I received an offer to become director of global research and communication insights for OMD, one of the world’s largest media ad agencies based in New York.
What is your bridge background?
I actively avoided bridge until a few dorm friends asked me to learn so they’d have a fourth player for weekend games. I was immediately hooked. Bridge is a game that is as intellectually challenging as chess and includes a social element. I reached the rank of Life Master in 1981.
Your in-laws were divided on your playing bridge. Why?

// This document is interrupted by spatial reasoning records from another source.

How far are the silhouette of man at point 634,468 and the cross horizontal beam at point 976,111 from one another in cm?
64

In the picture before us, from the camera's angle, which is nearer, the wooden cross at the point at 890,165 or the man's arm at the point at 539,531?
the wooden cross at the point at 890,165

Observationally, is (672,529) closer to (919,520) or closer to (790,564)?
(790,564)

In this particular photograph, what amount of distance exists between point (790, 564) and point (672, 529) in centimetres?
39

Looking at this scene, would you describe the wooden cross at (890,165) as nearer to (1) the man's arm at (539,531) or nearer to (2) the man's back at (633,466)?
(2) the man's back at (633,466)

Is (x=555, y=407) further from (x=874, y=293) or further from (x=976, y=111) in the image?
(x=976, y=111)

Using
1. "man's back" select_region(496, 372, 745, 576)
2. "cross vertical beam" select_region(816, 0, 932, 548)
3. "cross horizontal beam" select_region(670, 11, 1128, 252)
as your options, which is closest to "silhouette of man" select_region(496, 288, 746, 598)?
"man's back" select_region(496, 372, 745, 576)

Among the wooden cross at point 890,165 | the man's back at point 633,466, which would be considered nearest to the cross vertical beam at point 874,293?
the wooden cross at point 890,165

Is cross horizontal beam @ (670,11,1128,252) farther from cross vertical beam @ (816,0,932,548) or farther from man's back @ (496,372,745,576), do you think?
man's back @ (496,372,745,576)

My mother-in-law was happy because she knew I could play with her in tournaments and help her to earn the gold points necessary to become a Life Master. Janice’s dad was more skeptical: he was worried that I would become a bridge bum.
How often do you play?
Between 2004 and 2014 I primarily participated in online bridge because I didn’t have time to participate in tournament competition. However, in 2015 when I began semi-retirement, Gary Miyashiro of Redding and I were able to reignite our dormant partnership. We play once per week at the Newtown Bridge Club, and once a month in local tournaments.
What skills does a good bridge player need? The ability to see patterns, to learn a new language—the 38-word vocabulary of bridge bidding—to recall what cards have been played, and to visualize the way to successfully “make” all the tricks your partnership has contracted for during the bidding auction.
How did you train for the championship?
Our initial four-person team played pre-arranged online games against experts from around the country, and Gary and I spent long hours discussing every nuance of our complex bidding system.
Tell us about the competition in Toronto.
We represented New England, district 25 of the American Contract Bridge League, and beat 22 other teams from across all of the U.S. and Canada. I liken the structure to the NCAA basketball tournament, March Madness. First we competed to reduce the field to a “perfect” Sweet 16, then qualified for the Elite Eight, and reached the Final Four on Saturday. We won the Championship round on the fifth day.
Favorite Wilton haunts?
The YMCA, the Wilton Library, and more recently, the Historical Society, where I’ve been a board member since 2015. I also really like Orem’s for an occasional meal out.
Tell us something about yourself that most people don’t know.
I competed in three dance contests in a row in the 1980s. I only received an award for my first one—for “enthusiasm.”